Amazon is one of the most well-known businesses in the world. It revolutionized the retail industry, has become a major player in the creation and distribution of video content and has posted astronomical gains since becoming a publicly traded company.

But while Amazon might be best known as the online shop you can buy just about anything from, a massive portion of its value comes from its cloud-computing business, Amazon Web Services. 

According to the New York Times, A.W.S. accounted for most of Amazon’s overall profits. The report will probably surprise a good number of readers, but it also exposes a potential vulnerability that other tech giants may potentially exploit.
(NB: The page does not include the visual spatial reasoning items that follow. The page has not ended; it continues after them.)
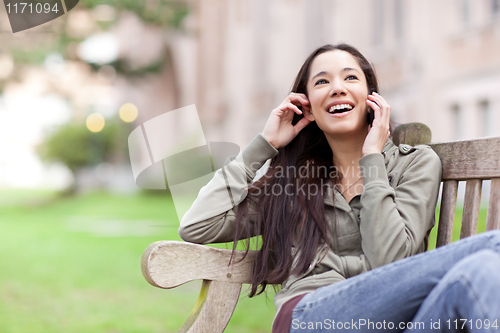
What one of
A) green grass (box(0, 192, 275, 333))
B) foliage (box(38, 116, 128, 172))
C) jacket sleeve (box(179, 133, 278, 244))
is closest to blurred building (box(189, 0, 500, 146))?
green grass (box(0, 192, 275, 333))

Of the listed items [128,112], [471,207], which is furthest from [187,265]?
[128,112]

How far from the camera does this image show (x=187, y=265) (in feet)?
6.19

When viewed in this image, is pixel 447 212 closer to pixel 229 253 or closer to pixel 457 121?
pixel 229 253

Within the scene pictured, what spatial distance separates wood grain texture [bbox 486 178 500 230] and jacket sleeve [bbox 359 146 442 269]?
215 millimetres

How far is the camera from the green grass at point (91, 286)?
14.3 ft

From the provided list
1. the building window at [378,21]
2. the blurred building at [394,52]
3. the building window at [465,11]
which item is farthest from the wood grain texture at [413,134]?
the building window at [378,21]

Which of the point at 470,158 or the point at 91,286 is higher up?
the point at 470,158

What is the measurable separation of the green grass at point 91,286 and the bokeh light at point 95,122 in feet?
26.9

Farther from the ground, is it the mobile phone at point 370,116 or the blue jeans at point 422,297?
the mobile phone at point 370,116

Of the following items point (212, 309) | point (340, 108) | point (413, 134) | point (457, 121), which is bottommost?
point (457, 121)

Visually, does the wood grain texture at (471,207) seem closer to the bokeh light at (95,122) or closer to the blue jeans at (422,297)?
the blue jeans at (422,297)

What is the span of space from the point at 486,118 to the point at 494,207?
9.32 m

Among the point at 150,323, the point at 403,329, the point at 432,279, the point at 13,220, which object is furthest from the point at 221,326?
the point at 13,220

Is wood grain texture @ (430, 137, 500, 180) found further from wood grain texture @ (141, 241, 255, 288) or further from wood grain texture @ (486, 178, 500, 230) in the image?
wood grain texture @ (141, 241, 255, 288)
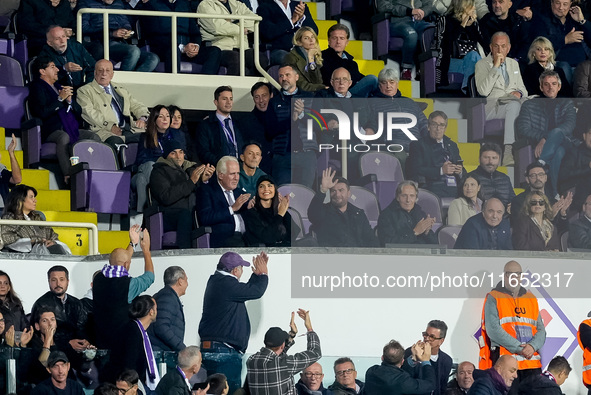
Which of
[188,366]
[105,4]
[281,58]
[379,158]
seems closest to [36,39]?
[105,4]

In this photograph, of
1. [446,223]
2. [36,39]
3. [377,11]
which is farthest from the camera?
[377,11]

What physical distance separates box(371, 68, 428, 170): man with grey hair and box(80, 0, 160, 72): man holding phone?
217 cm

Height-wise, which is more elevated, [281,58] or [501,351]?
[281,58]

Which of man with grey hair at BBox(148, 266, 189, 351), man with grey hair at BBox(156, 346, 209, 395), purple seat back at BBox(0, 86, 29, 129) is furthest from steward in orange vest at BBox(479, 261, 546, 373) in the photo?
purple seat back at BBox(0, 86, 29, 129)

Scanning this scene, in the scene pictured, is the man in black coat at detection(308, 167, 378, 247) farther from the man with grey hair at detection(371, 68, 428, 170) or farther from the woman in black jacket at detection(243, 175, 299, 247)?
the man with grey hair at detection(371, 68, 428, 170)

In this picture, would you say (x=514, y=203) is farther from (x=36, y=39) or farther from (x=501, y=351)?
(x=36, y=39)

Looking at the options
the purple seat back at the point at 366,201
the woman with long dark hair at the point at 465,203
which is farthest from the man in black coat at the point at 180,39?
the woman with long dark hair at the point at 465,203

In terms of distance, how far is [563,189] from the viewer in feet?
48.9

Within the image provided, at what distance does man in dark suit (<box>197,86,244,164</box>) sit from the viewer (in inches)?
610

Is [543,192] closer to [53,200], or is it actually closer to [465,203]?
[465,203]

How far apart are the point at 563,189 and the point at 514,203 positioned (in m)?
0.54

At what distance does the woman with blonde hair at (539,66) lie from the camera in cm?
1689

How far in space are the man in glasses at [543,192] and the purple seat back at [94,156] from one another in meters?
3.19

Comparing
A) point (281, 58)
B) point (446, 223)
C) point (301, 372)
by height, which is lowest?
point (301, 372)
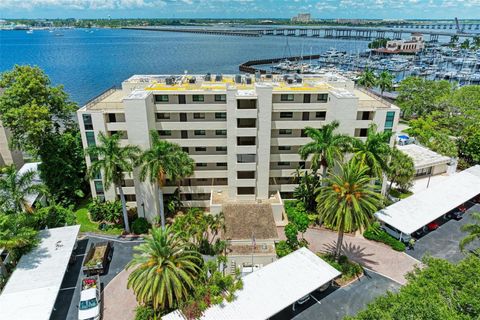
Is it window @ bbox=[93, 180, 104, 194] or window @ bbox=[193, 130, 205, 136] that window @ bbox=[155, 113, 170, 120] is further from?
window @ bbox=[93, 180, 104, 194]

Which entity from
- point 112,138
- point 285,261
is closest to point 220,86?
point 112,138

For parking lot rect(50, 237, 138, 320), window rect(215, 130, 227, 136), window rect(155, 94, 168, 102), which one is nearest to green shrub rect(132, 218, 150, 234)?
parking lot rect(50, 237, 138, 320)

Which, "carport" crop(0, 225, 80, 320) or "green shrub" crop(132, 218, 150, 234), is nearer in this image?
"carport" crop(0, 225, 80, 320)

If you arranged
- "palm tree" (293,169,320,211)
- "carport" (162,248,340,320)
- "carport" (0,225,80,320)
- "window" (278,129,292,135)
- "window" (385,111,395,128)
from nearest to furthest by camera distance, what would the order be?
1. "carport" (162,248,340,320)
2. "carport" (0,225,80,320)
3. "window" (385,111,395,128)
4. "palm tree" (293,169,320,211)
5. "window" (278,129,292,135)

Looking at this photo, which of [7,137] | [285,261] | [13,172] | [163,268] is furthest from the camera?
[7,137]

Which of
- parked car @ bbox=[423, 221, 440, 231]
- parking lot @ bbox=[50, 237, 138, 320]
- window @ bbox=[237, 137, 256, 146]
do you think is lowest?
parking lot @ bbox=[50, 237, 138, 320]

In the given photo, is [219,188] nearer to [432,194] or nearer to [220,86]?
[220,86]
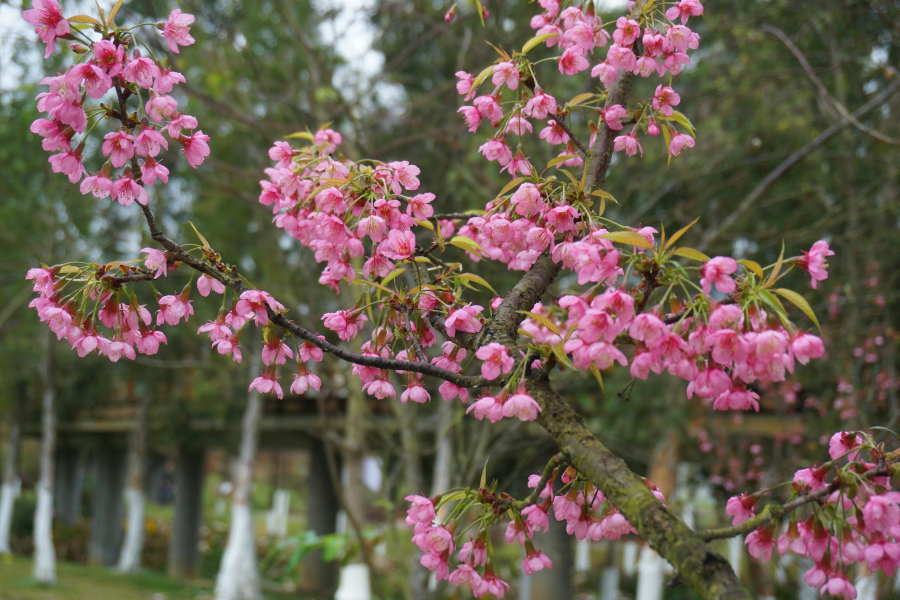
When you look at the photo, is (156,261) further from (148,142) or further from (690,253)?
(690,253)

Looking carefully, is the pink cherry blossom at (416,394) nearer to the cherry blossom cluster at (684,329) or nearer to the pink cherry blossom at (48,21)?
the cherry blossom cluster at (684,329)

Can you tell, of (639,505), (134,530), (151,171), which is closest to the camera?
(639,505)

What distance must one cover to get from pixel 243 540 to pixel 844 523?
8.99 metres

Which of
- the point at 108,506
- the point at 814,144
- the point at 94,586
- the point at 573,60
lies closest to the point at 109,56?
the point at 573,60

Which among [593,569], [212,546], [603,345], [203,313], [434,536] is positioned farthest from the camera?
[212,546]

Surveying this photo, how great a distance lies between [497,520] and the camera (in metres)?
1.09

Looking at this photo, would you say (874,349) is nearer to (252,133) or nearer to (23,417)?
(252,133)

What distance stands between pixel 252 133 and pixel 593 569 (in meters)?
11.1

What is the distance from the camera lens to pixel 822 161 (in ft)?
18.8

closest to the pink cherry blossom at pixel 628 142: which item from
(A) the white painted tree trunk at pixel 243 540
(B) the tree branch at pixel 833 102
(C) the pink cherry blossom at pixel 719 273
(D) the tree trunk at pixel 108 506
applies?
(C) the pink cherry blossom at pixel 719 273

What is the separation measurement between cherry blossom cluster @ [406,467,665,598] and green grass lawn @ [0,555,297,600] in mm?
9938

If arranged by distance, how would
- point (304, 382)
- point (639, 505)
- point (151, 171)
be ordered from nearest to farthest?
point (639, 505) < point (151, 171) < point (304, 382)

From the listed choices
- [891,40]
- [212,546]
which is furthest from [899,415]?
[212,546]

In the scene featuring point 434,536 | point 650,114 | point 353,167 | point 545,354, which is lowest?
point 434,536
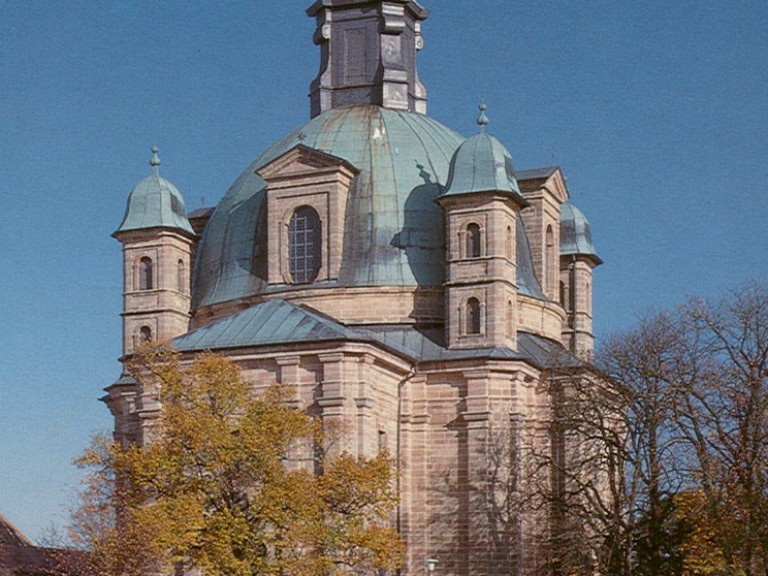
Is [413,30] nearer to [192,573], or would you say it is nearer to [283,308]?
[283,308]

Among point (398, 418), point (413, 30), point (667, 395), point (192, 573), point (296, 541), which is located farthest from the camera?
point (413, 30)

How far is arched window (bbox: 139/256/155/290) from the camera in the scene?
6806cm

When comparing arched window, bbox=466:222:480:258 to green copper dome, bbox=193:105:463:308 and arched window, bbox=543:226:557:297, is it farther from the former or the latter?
arched window, bbox=543:226:557:297

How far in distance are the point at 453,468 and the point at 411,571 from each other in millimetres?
3695

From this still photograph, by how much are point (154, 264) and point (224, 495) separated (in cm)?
1873

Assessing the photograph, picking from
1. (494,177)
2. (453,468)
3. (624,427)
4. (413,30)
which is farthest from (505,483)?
(413,30)

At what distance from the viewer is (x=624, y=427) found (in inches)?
2184

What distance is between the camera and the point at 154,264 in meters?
68.0

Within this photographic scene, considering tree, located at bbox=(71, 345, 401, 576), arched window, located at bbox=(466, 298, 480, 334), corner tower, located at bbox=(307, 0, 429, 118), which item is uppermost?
corner tower, located at bbox=(307, 0, 429, 118)

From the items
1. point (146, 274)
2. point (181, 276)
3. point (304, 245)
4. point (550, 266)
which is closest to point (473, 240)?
point (304, 245)

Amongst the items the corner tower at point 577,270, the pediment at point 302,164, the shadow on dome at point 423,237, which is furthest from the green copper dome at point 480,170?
the corner tower at point 577,270

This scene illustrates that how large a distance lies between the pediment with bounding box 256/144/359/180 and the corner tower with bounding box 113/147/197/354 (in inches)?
197

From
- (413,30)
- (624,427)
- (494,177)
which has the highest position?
(413,30)

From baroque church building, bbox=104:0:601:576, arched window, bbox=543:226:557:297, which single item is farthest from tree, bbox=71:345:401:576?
arched window, bbox=543:226:557:297
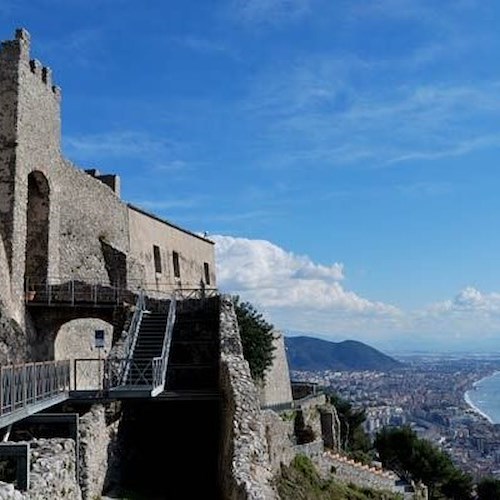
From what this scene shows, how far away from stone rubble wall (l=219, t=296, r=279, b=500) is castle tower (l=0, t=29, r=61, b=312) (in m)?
8.75

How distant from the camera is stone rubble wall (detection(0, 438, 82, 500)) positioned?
10.0 m

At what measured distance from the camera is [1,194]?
2320 cm

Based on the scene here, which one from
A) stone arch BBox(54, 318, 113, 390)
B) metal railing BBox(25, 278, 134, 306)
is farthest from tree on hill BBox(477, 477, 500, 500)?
metal railing BBox(25, 278, 134, 306)

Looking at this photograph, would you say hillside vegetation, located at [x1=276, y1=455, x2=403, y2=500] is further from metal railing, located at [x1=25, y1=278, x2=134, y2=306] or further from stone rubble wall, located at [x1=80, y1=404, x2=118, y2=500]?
metal railing, located at [x1=25, y1=278, x2=134, y2=306]

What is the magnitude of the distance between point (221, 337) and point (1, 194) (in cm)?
863

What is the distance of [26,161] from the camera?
2408cm

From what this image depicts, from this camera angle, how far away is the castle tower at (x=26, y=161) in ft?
76.3

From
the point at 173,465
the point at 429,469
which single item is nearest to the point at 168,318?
the point at 173,465

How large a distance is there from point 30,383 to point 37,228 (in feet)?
37.7

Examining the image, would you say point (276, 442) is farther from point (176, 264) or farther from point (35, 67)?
point (176, 264)

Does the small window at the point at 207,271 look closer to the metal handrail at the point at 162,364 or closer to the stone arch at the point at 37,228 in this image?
the stone arch at the point at 37,228

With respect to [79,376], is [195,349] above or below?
above

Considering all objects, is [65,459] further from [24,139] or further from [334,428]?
[334,428]

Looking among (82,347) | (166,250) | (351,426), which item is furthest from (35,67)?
(351,426)
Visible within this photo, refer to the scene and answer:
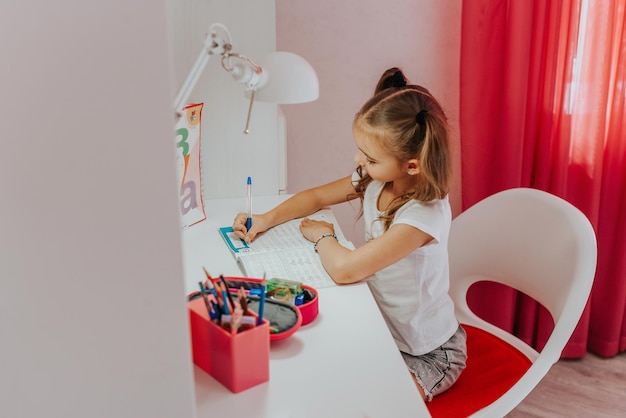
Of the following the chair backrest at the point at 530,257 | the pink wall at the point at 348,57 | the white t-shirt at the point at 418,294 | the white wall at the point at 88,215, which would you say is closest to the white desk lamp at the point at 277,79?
the white t-shirt at the point at 418,294

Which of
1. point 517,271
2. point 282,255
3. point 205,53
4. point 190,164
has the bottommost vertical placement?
point 517,271

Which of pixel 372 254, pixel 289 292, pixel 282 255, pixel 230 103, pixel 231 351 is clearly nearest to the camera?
pixel 231 351

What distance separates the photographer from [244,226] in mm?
1258

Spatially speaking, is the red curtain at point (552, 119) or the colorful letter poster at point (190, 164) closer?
the colorful letter poster at point (190, 164)

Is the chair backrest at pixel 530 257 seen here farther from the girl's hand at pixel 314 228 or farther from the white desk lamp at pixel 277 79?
the white desk lamp at pixel 277 79

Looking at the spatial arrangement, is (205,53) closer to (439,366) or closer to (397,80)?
(397,80)

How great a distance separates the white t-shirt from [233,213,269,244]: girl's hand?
28 cm

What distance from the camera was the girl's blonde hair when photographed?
1.11 m

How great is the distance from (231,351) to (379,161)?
0.59 m

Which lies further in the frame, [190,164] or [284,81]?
[190,164]

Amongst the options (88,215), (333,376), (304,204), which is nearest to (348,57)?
(304,204)

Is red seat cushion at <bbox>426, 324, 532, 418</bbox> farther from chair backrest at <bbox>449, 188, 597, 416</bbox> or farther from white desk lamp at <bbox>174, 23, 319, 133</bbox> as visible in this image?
white desk lamp at <bbox>174, 23, 319, 133</bbox>

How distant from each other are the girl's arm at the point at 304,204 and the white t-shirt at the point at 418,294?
278mm

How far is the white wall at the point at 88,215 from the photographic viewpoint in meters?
0.38
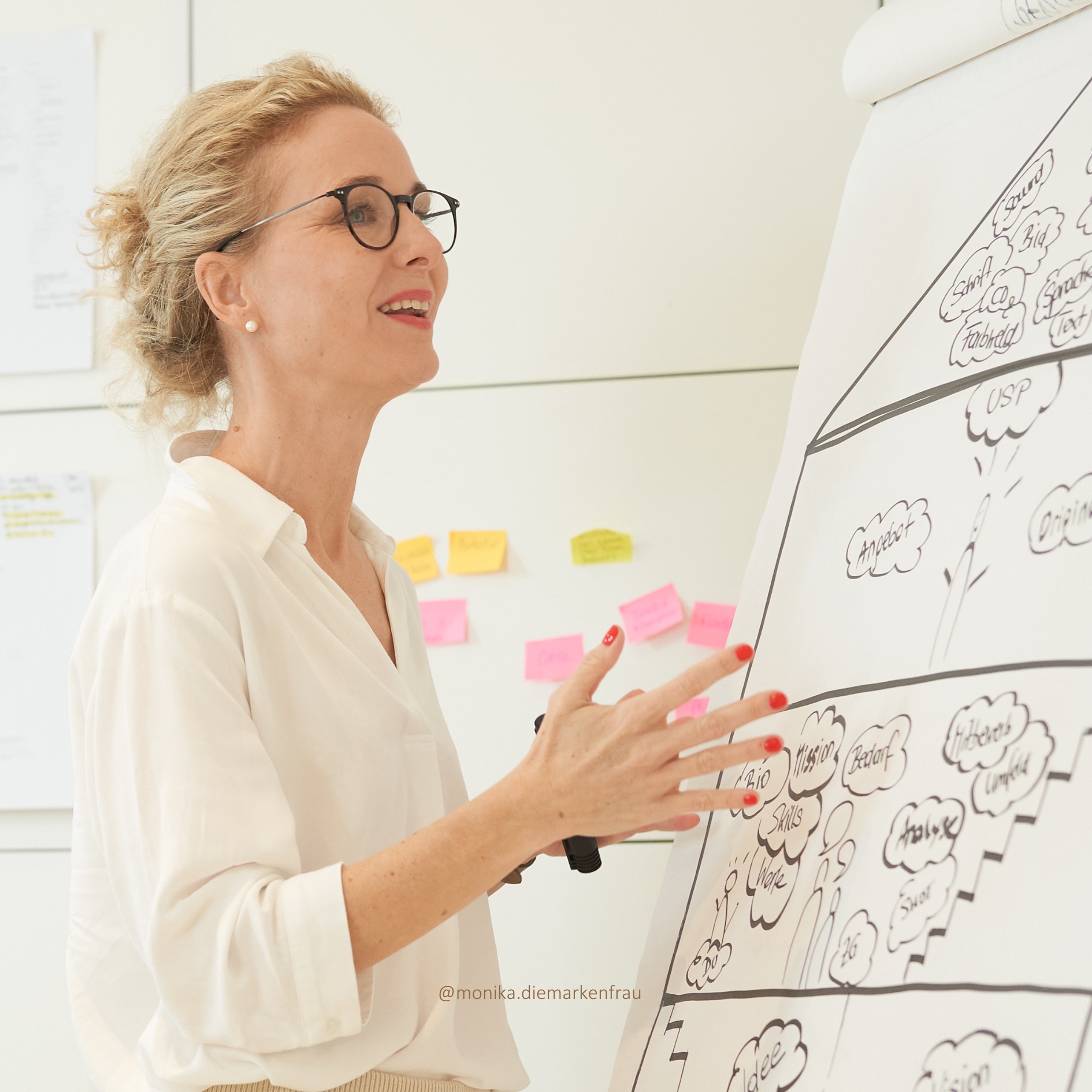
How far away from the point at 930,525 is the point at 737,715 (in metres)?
0.21

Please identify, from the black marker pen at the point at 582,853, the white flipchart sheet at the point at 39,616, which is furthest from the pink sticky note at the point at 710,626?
the white flipchart sheet at the point at 39,616

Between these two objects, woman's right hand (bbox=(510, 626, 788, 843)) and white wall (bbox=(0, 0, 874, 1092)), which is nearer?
woman's right hand (bbox=(510, 626, 788, 843))

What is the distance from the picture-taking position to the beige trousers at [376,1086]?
0.83 meters

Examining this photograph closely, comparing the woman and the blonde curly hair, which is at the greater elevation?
the blonde curly hair

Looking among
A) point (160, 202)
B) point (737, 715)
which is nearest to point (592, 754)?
point (737, 715)

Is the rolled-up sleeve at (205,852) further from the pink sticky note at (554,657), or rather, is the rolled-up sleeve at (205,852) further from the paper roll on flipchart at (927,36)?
the paper roll on flipchart at (927,36)

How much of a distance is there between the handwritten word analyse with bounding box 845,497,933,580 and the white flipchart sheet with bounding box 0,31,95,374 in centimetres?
121

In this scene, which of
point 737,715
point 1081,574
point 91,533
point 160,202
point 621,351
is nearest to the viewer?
point 1081,574

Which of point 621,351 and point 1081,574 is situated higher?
point 621,351

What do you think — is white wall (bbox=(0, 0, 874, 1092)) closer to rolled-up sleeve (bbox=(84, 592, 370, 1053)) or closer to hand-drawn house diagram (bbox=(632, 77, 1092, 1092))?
hand-drawn house diagram (bbox=(632, 77, 1092, 1092))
In a separate piece from the Times, Jim Kerstetter wonders whether indirect competitors might move to undercut Amazon. He references Google, IBM and Oracle as potentially growing players in the cloud-computing field. It would be a development representative of the wider growth of cloud solutions in 2017.

Amazon is unlikely to cede its grasp on the retail aspect of its operations, which of course accounts for a large chunk of its income, but potential moves from the aforementioned players could lead to a battle with numerous combatants backed by almost limitless resources.

In effort to syphon off customers from Amazon, Kerstetter posits that, “Few would be surprised if the two companies [IBM and Google] cut prices even further to draw away A.W.S. customers.” 

So while the industry may be headed for a showdown, users of the cloud-based services provided by three of the world’s most influential tech companies could be the ultimate beneficiaries.